DU VOYAGE AU NOMADISME, LE CHEMIN DE LA LIBeRTé
Un futur possible de la mobilité ? Ne plus se déplacer d’un point à un autre pour une réunion, ne plus prendre l’avion pour se rendre en vacances, mais vivre la mobilité pour elle-même. Pour le bonheur de l’itinérance, pour le plaisir d’embarquer, et de prendre la route. Une tendance dont « On the Road » repris au cinéma récemment ou « Into the Wild » témoignent et qui correspond à une nouvelle exigence de liberté, valeur émergente majeure...
Christian Blankaert, Président du Conseil de surveillance de Petit Bateau, interrogé par Soon Soon Soon, le premier baromètre trimestriel des valeurs et des aspirations, en juin dernier confirme : « Nous sommes déjà des nomades mais nous allons l’être encore davantage : on pourra aller en 3 heures à Tokyo.
On va donc passer du stade de voyageur à celui de nomade. Et ça change tout : c’est un rapport au temps complètement différent. »
La réflexion sur la mobilité de demain ne peut donc faire l’économie d’un état des lieux sur la relation à l’espace et au temps. Or, selon l’écrivain Dany Laferrière, « il s’est passé quelque chose de semblable dans les années 60 déjà, quand brusquement, tout ce qui était connu et commercial est devenu désuet. Les gens étaient fatigués, tout simplement, et ils ont pris un autre rythme. Je pense que nous allons revenir à ce moment. Les gens voudront de ce luxe là ». Dans ce contexte, la mobilité deviendrait l’objet d’elle-même.
The Good Gym est une initiative anglaise qui illustre parfaitement cette nouvelle tendance.
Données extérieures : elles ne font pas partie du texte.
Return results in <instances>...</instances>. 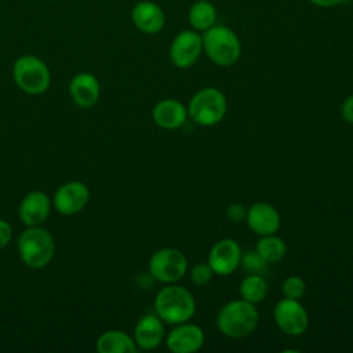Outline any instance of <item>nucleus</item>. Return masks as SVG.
I'll return each instance as SVG.
<instances>
[{
  "instance_id": "obj_1",
  "label": "nucleus",
  "mask_w": 353,
  "mask_h": 353,
  "mask_svg": "<svg viewBox=\"0 0 353 353\" xmlns=\"http://www.w3.org/2000/svg\"><path fill=\"white\" fill-rule=\"evenodd\" d=\"M154 313L164 321V324L176 325L189 321L196 313V299L193 294L176 284H167L154 298Z\"/></svg>"
},
{
  "instance_id": "obj_2",
  "label": "nucleus",
  "mask_w": 353,
  "mask_h": 353,
  "mask_svg": "<svg viewBox=\"0 0 353 353\" xmlns=\"http://www.w3.org/2000/svg\"><path fill=\"white\" fill-rule=\"evenodd\" d=\"M259 324V312L254 303L244 299L226 302L216 314V327L228 338H244Z\"/></svg>"
},
{
  "instance_id": "obj_3",
  "label": "nucleus",
  "mask_w": 353,
  "mask_h": 353,
  "mask_svg": "<svg viewBox=\"0 0 353 353\" xmlns=\"http://www.w3.org/2000/svg\"><path fill=\"white\" fill-rule=\"evenodd\" d=\"M203 51L218 66H232L241 55V43L228 26L214 25L201 34Z\"/></svg>"
},
{
  "instance_id": "obj_4",
  "label": "nucleus",
  "mask_w": 353,
  "mask_h": 353,
  "mask_svg": "<svg viewBox=\"0 0 353 353\" xmlns=\"http://www.w3.org/2000/svg\"><path fill=\"white\" fill-rule=\"evenodd\" d=\"M188 117L201 127H212L222 121L228 110L225 94L215 87H204L194 92L186 106Z\"/></svg>"
},
{
  "instance_id": "obj_5",
  "label": "nucleus",
  "mask_w": 353,
  "mask_h": 353,
  "mask_svg": "<svg viewBox=\"0 0 353 353\" xmlns=\"http://www.w3.org/2000/svg\"><path fill=\"white\" fill-rule=\"evenodd\" d=\"M17 247L22 262L32 269L47 266L55 250L51 233L39 226H29V229L19 236Z\"/></svg>"
},
{
  "instance_id": "obj_6",
  "label": "nucleus",
  "mask_w": 353,
  "mask_h": 353,
  "mask_svg": "<svg viewBox=\"0 0 353 353\" xmlns=\"http://www.w3.org/2000/svg\"><path fill=\"white\" fill-rule=\"evenodd\" d=\"M15 84L26 94H43L51 81L48 66L43 59L34 55L19 57L12 66Z\"/></svg>"
},
{
  "instance_id": "obj_7",
  "label": "nucleus",
  "mask_w": 353,
  "mask_h": 353,
  "mask_svg": "<svg viewBox=\"0 0 353 353\" xmlns=\"http://www.w3.org/2000/svg\"><path fill=\"white\" fill-rule=\"evenodd\" d=\"M188 272V259L176 248L164 247L152 254L149 259L150 276L164 284L178 283Z\"/></svg>"
},
{
  "instance_id": "obj_8",
  "label": "nucleus",
  "mask_w": 353,
  "mask_h": 353,
  "mask_svg": "<svg viewBox=\"0 0 353 353\" xmlns=\"http://www.w3.org/2000/svg\"><path fill=\"white\" fill-rule=\"evenodd\" d=\"M273 317L279 330L288 336H299L309 327V313L299 299L284 296L277 301L273 309Z\"/></svg>"
},
{
  "instance_id": "obj_9",
  "label": "nucleus",
  "mask_w": 353,
  "mask_h": 353,
  "mask_svg": "<svg viewBox=\"0 0 353 353\" xmlns=\"http://www.w3.org/2000/svg\"><path fill=\"white\" fill-rule=\"evenodd\" d=\"M203 52V39L201 34L192 30L179 32L170 44V59L174 66L179 69H188L197 62Z\"/></svg>"
},
{
  "instance_id": "obj_10",
  "label": "nucleus",
  "mask_w": 353,
  "mask_h": 353,
  "mask_svg": "<svg viewBox=\"0 0 353 353\" xmlns=\"http://www.w3.org/2000/svg\"><path fill=\"white\" fill-rule=\"evenodd\" d=\"M243 250L240 244L233 239L218 240L210 250L207 263L211 266L215 274L229 276L239 266L241 261Z\"/></svg>"
},
{
  "instance_id": "obj_11",
  "label": "nucleus",
  "mask_w": 353,
  "mask_h": 353,
  "mask_svg": "<svg viewBox=\"0 0 353 353\" xmlns=\"http://www.w3.org/2000/svg\"><path fill=\"white\" fill-rule=\"evenodd\" d=\"M205 335L200 325L189 321L174 325L165 335L167 349L172 353H194L204 345Z\"/></svg>"
},
{
  "instance_id": "obj_12",
  "label": "nucleus",
  "mask_w": 353,
  "mask_h": 353,
  "mask_svg": "<svg viewBox=\"0 0 353 353\" xmlns=\"http://www.w3.org/2000/svg\"><path fill=\"white\" fill-rule=\"evenodd\" d=\"M245 223L261 237L277 233L281 226V218L274 205L266 201H258L247 208Z\"/></svg>"
},
{
  "instance_id": "obj_13",
  "label": "nucleus",
  "mask_w": 353,
  "mask_h": 353,
  "mask_svg": "<svg viewBox=\"0 0 353 353\" xmlns=\"http://www.w3.org/2000/svg\"><path fill=\"white\" fill-rule=\"evenodd\" d=\"M90 199L87 185L79 181H70L61 185L54 193V205L62 215H73L81 211Z\"/></svg>"
},
{
  "instance_id": "obj_14",
  "label": "nucleus",
  "mask_w": 353,
  "mask_h": 353,
  "mask_svg": "<svg viewBox=\"0 0 353 353\" xmlns=\"http://www.w3.org/2000/svg\"><path fill=\"white\" fill-rule=\"evenodd\" d=\"M131 19L138 30L146 34H154L164 28L165 14L157 3L142 0L132 7Z\"/></svg>"
},
{
  "instance_id": "obj_15",
  "label": "nucleus",
  "mask_w": 353,
  "mask_h": 353,
  "mask_svg": "<svg viewBox=\"0 0 353 353\" xmlns=\"http://www.w3.org/2000/svg\"><path fill=\"white\" fill-rule=\"evenodd\" d=\"M165 338L164 321L154 314L142 316L134 328V341L143 350L156 349Z\"/></svg>"
},
{
  "instance_id": "obj_16",
  "label": "nucleus",
  "mask_w": 353,
  "mask_h": 353,
  "mask_svg": "<svg viewBox=\"0 0 353 353\" xmlns=\"http://www.w3.org/2000/svg\"><path fill=\"white\" fill-rule=\"evenodd\" d=\"M152 117L160 128L176 130L186 123L188 109L178 99L164 98L153 106Z\"/></svg>"
},
{
  "instance_id": "obj_17",
  "label": "nucleus",
  "mask_w": 353,
  "mask_h": 353,
  "mask_svg": "<svg viewBox=\"0 0 353 353\" xmlns=\"http://www.w3.org/2000/svg\"><path fill=\"white\" fill-rule=\"evenodd\" d=\"M69 92L76 105L81 108H90L95 105L99 99V81L91 73H77L72 77L69 83Z\"/></svg>"
},
{
  "instance_id": "obj_18",
  "label": "nucleus",
  "mask_w": 353,
  "mask_h": 353,
  "mask_svg": "<svg viewBox=\"0 0 353 353\" xmlns=\"http://www.w3.org/2000/svg\"><path fill=\"white\" fill-rule=\"evenodd\" d=\"M50 199L46 193L34 190L28 193L19 205V218L26 226H39L50 212Z\"/></svg>"
},
{
  "instance_id": "obj_19",
  "label": "nucleus",
  "mask_w": 353,
  "mask_h": 353,
  "mask_svg": "<svg viewBox=\"0 0 353 353\" xmlns=\"http://www.w3.org/2000/svg\"><path fill=\"white\" fill-rule=\"evenodd\" d=\"M137 347L134 338L120 330L105 331L95 343V349L99 353H135Z\"/></svg>"
},
{
  "instance_id": "obj_20",
  "label": "nucleus",
  "mask_w": 353,
  "mask_h": 353,
  "mask_svg": "<svg viewBox=\"0 0 353 353\" xmlns=\"http://www.w3.org/2000/svg\"><path fill=\"white\" fill-rule=\"evenodd\" d=\"M189 25L197 32H205L215 25L216 10L215 6L208 0L194 1L188 12Z\"/></svg>"
},
{
  "instance_id": "obj_21",
  "label": "nucleus",
  "mask_w": 353,
  "mask_h": 353,
  "mask_svg": "<svg viewBox=\"0 0 353 353\" xmlns=\"http://www.w3.org/2000/svg\"><path fill=\"white\" fill-rule=\"evenodd\" d=\"M240 298L250 303H259L268 295V281L263 274H247L239 287Z\"/></svg>"
},
{
  "instance_id": "obj_22",
  "label": "nucleus",
  "mask_w": 353,
  "mask_h": 353,
  "mask_svg": "<svg viewBox=\"0 0 353 353\" xmlns=\"http://www.w3.org/2000/svg\"><path fill=\"white\" fill-rule=\"evenodd\" d=\"M255 250L268 263H274L281 261L285 256L287 244L276 233L266 234V236H261V239L256 241Z\"/></svg>"
},
{
  "instance_id": "obj_23",
  "label": "nucleus",
  "mask_w": 353,
  "mask_h": 353,
  "mask_svg": "<svg viewBox=\"0 0 353 353\" xmlns=\"http://www.w3.org/2000/svg\"><path fill=\"white\" fill-rule=\"evenodd\" d=\"M240 266L250 274H263L266 272L268 262L254 248L241 254Z\"/></svg>"
},
{
  "instance_id": "obj_24",
  "label": "nucleus",
  "mask_w": 353,
  "mask_h": 353,
  "mask_svg": "<svg viewBox=\"0 0 353 353\" xmlns=\"http://www.w3.org/2000/svg\"><path fill=\"white\" fill-rule=\"evenodd\" d=\"M281 292L285 298L301 299L306 292V283L299 276H288L281 284Z\"/></svg>"
},
{
  "instance_id": "obj_25",
  "label": "nucleus",
  "mask_w": 353,
  "mask_h": 353,
  "mask_svg": "<svg viewBox=\"0 0 353 353\" xmlns=\"http://www.w3.org/2000/svg\"><path fill=\"white\" fill-rule=\"evenodd\" d=\"M214 270L207 262H199L189 270V279L196 285H205L212 280Z\"/></svg>"
},
{
  "instance_id": "obj_26",
  "label": "nucleus",
  "mask_w": 353,
  "mask_h": 353,
  "mask_svg": "<svg viewBox=\"0 0 353 353\" xmlns=\"http://www.w3.org/2000/svg\"><path fill=\"white\" fill-rule=\"evenodd\" d=\"M226 218L232 222V223H240L243 221H245V215H247V208L241 204V203H232L226 207L225 211Z\"/></svg>"
},
{
  "instance_id": "obj_27",
  "label": "nucleus",
  "mask_w": 353,
  "mask_h": 353,
  "mask_svg": "<svg viewBox=\"0 0 353 353\" xmlns=\"http://www.w3.org/2000/svg\"><path fill=\"white\" fill-rule=\"evenodd\" d=\"M342 119L350 124H353V94L347 95L341 105Z\"/></svg>"
},
{
  "instance_id": "obj_28",
  "label": "nucleus",
  "mask_w": 353,
  "mask_h": 353,
  "mask_svg": "<svg viewBox=\"0 0 353 353\" xmlns=\"http://www.w3.org/2000/svg\"><path fill=\"white\" fill-rule=\"evenodd\" d=\"M11 236H12L11 225L7 221L0 219V248L6 247L10 243Z\"/></svg>"
},
{
  "instance_id": "obj_29",
  "label": "nucleus",
  "mask_w": 353,
  "mask_h": 353,
  "mask_svg": "<svg viewBox=\"0 0 353 353\" xmlns=\"http://www.w3.org/2000/svg\"><path fill=\"white\" fill-rule=\"evenodd\" d=\"M309 1L317 7H334L343 3L345 0H309Z\"/></svg>"
}]
</instances>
Ce site internet collaboratif doublé d’une communauté propose aux joggeurs de profiter de leur déplacement sportif pour livrer un journal à une vieille mamie, remettre un colis ou faire quelques courses pour une personne à mobilité réduite. Pour courir utile, 100% générosité.
The Good Gym se contente de mettre en relation les joggeurs avec ceux qui nécessitent un petit coup de pouce et aide les premiers à établir l'itinéraire le plus généreux. Un bel exemple de mobilité utile.
La réduction de la mobilité « point à point » à zéro, est-elle un projet réaliste pour le monde futur ? Si ce n’est un projet, c’est au moins une tendance, largement entretenue par les nouvelles technologies. Et si demain vous n’aviez plus besoin d’aller au travail, un robot le faisant à votre place ?
C’est ce que proposent les robots de téléprésence, comme Jazz. Ce robot à la tête d’E.T. en plastique blanc développé par la société Gostaï permet d’être présent au bureau tout en étant confortablement installé au soleil sur un banc dans un parc public. A travers lui, l’usager peut saluer ses collègues, aligner les blagues autour de la machine à café ou pousser des gueulantes électroniques. Le tout à hauteur de genoux.
Demain, il est probable que la mobilité sera contrainte de se redéfinir à l’aune de l’émergence de nouvelles valeurs. Exigence de liberté, nomadisme et lenteur influencent déjà notre conception de l’espace et des déplacements. Demain, nous n’irons plus d’un point à un autre, nous vivrons le mouvement.